Student debt? For-profit schools? Brazen billionaires? Immigration issues? Grisham had no inkling when he started the book that its themes would soon play out on MSNBC.
“This story goes back two or three years when I read an article in the Atlantic called ‘The Law-School Scam’ that I was fascinated by, because I was not aware that we had such institutions as for-profit law schools in this country,” Grisham says by phone from his office in Charlottesville, Virginia. “I was stunned and became captivated by the issue.”
Intrigued, the former lawyer visited a few law schools. In one public law school, every third-year student carried debt, the average being $75,000. In another top-tier school, a third of students graduated without debt, but for the two-thirds who had debt, the average was $260,000.
“It’s astonishing, and the amounts were even greater when you combine grad school and undergrad,” he says. “Once they’re out, they can’t afford to start a family . . . to buy a house or a car. They’re mired into this unbelievable debt that’s choking them.”
While rare, some debt-strapped students choose the risky track Grisham’s fictional trio takes and hustle clients without a license in hospital and court waiting rooms.
“I always worry about the story as I’m writing it—how much of this can I make plausible and believable—and it’s probably a bit implausible that they would go to this extreme to actually set up a law firm with business cards and fake names,” Grisham admits. “But if you’ve ever been through the suicide of a friend, it really can knock you off your stride; it’s not something that you can deal with easily. That’s why I introduced the tragedy of Gordy’s death, to kind of push these guys over the edge.”
Grisham targets sky-high student debt in an intriguing thriller that parallels real-life events.
He had no such challenge bringing Hinds Rackley to life; news reports did that for him. “Trump loves these for-profit schools. He couldn’t make one go. . . . He tried . . . and it crashed,” Grisham says. “But with the Department of Education now, you can’t walk in Congress for all the lobbyists hired by the for-profit college industry. They have tons of money, and they’re getting whatever they want because they have all the money. It’s a rotten system.”
Likewise, Zola’s DACA-esque immigration battle parallels real-life events. “The more I wrote about Zola and her family, the more I really enjoyed that subplot,” he says. “And then I had the benefit of Trump taking office in January, and with all the anti-immigration stuff and the ramped-up ICE raids, that just fell into my lap.”
Grisham was a practicing lawyer when he attained superstardom with the release of The Firm, which became the bestselling novel of 1991. He now has more than 300 million books in print worldwide, including novels, short stories, nonfiction and a children’s series.
Though he was taken with the cutting-edge storylines he rather presciently wove together in The Rooster Bar, Grisham says he felt compelled to make one adjustment.
“I set the book in 2014 and not 2017, because the bubble is bursting with these for-profit law schools because they’re too expensive, they’re not any good, you can’t pass the bar, and you can’t find a job,” he says. “It’s not sustainable because of the job market. That’s why we’re watching it blow up.”

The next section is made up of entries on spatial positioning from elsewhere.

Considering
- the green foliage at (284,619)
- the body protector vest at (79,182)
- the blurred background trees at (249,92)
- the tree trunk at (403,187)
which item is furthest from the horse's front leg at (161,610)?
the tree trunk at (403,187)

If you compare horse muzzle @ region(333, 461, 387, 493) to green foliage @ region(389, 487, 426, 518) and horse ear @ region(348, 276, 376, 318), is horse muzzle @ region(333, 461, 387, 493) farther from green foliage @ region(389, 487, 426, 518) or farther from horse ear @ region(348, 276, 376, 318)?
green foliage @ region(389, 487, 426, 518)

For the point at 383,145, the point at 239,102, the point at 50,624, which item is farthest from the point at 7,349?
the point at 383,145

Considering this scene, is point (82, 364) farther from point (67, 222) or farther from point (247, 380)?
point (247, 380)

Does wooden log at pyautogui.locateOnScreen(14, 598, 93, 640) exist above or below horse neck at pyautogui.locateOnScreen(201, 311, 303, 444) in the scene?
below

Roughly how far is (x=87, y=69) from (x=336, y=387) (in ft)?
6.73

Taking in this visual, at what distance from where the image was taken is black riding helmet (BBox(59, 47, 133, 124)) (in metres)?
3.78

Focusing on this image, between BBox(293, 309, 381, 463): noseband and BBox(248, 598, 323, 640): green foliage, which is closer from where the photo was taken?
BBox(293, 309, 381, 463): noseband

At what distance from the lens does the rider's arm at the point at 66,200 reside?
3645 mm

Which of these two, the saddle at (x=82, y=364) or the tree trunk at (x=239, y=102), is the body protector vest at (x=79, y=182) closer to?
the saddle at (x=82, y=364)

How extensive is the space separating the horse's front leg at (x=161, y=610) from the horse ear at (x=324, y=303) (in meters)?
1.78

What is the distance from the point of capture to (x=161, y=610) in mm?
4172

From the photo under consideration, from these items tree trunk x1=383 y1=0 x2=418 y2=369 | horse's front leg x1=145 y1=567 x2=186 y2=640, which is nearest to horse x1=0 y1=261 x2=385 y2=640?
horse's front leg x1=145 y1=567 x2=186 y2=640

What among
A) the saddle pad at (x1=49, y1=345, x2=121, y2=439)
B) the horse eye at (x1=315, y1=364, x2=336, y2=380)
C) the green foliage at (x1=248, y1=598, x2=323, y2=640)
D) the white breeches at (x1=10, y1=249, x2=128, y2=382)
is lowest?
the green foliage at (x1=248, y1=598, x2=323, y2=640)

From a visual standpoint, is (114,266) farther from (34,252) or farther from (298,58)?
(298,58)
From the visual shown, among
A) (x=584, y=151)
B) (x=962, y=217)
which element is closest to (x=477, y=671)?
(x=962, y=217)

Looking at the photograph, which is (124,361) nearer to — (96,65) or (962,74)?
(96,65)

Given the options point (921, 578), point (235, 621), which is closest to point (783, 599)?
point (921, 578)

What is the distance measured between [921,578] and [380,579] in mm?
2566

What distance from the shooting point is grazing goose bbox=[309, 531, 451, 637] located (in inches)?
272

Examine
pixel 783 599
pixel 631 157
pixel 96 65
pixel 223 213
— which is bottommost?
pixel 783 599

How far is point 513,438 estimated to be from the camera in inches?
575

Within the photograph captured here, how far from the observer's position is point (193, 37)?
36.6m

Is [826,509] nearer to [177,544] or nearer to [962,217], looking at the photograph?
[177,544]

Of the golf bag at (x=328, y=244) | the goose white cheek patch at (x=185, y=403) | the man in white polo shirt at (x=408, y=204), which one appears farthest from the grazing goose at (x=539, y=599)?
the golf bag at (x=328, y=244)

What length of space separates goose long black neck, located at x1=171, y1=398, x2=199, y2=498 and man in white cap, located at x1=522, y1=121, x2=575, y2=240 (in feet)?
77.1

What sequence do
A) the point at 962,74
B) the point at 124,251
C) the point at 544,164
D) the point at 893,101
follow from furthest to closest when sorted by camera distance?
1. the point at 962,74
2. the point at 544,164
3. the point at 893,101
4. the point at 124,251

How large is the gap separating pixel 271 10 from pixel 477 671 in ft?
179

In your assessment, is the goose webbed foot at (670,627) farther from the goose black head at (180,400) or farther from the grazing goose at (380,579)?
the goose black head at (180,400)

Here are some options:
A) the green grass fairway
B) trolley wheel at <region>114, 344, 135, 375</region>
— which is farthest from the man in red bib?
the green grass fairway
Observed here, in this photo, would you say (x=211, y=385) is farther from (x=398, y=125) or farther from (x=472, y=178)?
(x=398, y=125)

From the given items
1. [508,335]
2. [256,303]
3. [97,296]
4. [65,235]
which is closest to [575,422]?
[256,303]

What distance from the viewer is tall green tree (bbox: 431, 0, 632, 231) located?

Without revealing the book’s ingenious ending, suffice it to say that Mark, Todd and Zola ironically reveal themselves to be exactly the kind of creative, caring problem-solvers and risk-takers that the best lawyers are made of.
“Well, that’s the beauty of fiction!” Grisham chuckles. “At some point, you suspend disbelief and you make them a whole lot smarter and a whole lot luckier than they really should be. That’s when storytelling kicks in. Of course, they’re your heroes and you want them to succeed. Even though they’re doing some bad things and breaking a bunch of laws, you’re on their side. Let’s just say they’re smart and they’re lucky.”